Tuesday, May 2, 2017

More Bill

If he would stop feeding me these easy lines, I would find someone else to pick on. This time, in an interview on Democracy Now, Bill said: "...weekends are for fighting tyranny." Which is the essential liberal-activist slogan. And sort of how it felt here in Missoula Mt.during Saturday's People's Climate March. For a nice walk with nice people on a nice day we get a crowd of 700. But try to stop a coal train using direct action and you can expect 40, with maybe 5 willing to risk arrest. And again, all around the country, march, listen to speeches, go home. At some point all these expressions of outrage just meld into one another, into an amorphous blob of outrage.
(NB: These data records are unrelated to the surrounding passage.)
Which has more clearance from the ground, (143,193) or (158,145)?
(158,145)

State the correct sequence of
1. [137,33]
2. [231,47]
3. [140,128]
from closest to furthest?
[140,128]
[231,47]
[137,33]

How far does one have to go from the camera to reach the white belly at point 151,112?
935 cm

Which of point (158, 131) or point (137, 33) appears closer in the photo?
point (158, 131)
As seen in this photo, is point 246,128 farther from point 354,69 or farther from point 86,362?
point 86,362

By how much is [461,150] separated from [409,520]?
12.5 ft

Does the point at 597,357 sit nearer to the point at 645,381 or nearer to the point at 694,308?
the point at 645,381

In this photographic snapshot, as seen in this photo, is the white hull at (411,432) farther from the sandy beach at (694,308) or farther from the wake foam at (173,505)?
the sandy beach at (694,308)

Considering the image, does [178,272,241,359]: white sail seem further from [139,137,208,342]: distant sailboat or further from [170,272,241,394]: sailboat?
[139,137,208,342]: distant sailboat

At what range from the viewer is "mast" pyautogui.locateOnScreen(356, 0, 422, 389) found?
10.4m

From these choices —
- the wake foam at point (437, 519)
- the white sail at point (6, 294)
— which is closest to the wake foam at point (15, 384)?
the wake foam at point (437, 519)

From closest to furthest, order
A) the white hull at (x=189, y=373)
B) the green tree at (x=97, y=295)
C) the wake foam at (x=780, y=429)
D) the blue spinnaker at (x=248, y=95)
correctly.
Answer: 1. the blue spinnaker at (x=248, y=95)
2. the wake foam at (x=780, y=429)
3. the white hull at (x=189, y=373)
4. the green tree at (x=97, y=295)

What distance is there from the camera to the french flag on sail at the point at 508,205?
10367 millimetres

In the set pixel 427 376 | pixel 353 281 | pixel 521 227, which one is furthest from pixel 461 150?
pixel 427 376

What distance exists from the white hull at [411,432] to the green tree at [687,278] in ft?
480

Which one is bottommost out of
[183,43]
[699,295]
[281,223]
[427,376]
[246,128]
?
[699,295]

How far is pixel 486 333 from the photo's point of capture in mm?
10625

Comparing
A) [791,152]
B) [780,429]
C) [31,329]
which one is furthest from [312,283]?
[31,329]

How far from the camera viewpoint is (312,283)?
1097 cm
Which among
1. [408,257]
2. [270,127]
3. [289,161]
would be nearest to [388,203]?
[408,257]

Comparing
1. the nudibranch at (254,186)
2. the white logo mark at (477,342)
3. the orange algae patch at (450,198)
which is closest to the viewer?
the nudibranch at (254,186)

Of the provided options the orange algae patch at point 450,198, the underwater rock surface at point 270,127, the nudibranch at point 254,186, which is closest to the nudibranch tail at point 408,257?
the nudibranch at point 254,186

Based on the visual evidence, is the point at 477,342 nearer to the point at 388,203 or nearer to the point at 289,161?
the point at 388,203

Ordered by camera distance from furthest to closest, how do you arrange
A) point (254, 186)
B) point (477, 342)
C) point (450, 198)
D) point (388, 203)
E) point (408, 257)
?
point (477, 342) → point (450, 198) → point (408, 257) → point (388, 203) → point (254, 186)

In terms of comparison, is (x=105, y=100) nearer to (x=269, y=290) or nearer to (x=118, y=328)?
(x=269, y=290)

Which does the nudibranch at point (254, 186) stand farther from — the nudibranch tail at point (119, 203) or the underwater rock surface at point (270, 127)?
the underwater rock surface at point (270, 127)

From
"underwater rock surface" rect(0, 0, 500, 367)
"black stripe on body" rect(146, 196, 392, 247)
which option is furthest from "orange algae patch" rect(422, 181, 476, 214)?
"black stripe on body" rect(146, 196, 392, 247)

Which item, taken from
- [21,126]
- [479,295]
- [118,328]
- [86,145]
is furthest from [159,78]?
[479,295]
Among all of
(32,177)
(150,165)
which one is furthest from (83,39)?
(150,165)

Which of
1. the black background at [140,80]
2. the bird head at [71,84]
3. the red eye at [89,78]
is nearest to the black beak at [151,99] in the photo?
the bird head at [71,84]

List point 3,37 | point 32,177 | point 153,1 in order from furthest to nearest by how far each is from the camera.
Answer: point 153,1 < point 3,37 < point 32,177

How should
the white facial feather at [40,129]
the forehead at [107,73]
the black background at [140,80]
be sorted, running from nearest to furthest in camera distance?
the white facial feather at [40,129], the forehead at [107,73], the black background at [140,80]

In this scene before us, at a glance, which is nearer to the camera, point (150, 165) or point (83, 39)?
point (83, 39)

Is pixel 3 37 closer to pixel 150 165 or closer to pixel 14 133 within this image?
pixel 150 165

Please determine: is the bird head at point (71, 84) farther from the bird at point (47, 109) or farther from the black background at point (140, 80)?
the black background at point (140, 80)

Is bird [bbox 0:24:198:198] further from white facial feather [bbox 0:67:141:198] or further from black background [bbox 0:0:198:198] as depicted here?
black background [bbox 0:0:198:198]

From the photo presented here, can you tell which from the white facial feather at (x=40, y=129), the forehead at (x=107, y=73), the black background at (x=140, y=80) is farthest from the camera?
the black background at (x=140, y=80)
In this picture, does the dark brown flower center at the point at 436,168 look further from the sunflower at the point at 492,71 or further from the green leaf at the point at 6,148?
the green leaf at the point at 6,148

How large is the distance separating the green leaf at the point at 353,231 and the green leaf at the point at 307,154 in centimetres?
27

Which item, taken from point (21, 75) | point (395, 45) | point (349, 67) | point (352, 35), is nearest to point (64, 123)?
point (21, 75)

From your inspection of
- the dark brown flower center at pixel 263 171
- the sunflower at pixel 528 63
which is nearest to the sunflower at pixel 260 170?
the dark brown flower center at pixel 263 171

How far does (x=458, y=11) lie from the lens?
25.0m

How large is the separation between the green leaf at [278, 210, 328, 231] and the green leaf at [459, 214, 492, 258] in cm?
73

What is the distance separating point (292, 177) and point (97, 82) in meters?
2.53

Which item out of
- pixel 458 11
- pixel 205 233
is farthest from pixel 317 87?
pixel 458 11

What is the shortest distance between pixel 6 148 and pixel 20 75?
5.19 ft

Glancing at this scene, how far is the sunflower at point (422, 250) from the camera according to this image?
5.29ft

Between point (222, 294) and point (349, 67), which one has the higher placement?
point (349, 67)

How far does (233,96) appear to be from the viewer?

A very "dull tool" to use one of Mc Kibben's expressions.

NPR contributes to this dullness with it's special brand of "neutral, objective" climate journalism. A perfect example was the piece they did on "clean coal", or the state of carbon capture and sequestration on Monday's Morning Edition. They report that "two groups usually at odds with one another- environmentalists and coal companies- want carbon capture to succeed." Enter the "environmentalists"- Natural Resources Defense Council, Environmental Defense Fund, etc..- whose prime mission is saving capitalism from itself. They want us- the tax payers- to fund more research into CCS so coal can make a profit (the industry has already conned the government out of billions for such research, something NPR fails to mention). Also not mentioned is the fact the research to date has only confirmed the absurdity of this project. Magical thinking. But NPR loves the whole working-together-consensus-saves capitalism AND the environment narrative.

Unfortunately,the goals set in the Paris Accords of keeping warming below 2 degrees C are dependent on lots of this magic. Lots of CCS is built into their models because they have no expectation of actually cutting emissions fast enough. Of course this means millions of lives will be deliberately sacrificed for our economy and "jobs" but they will be buried far away. And we will have a wall to keep them out. And entertainment to keep them out of mind.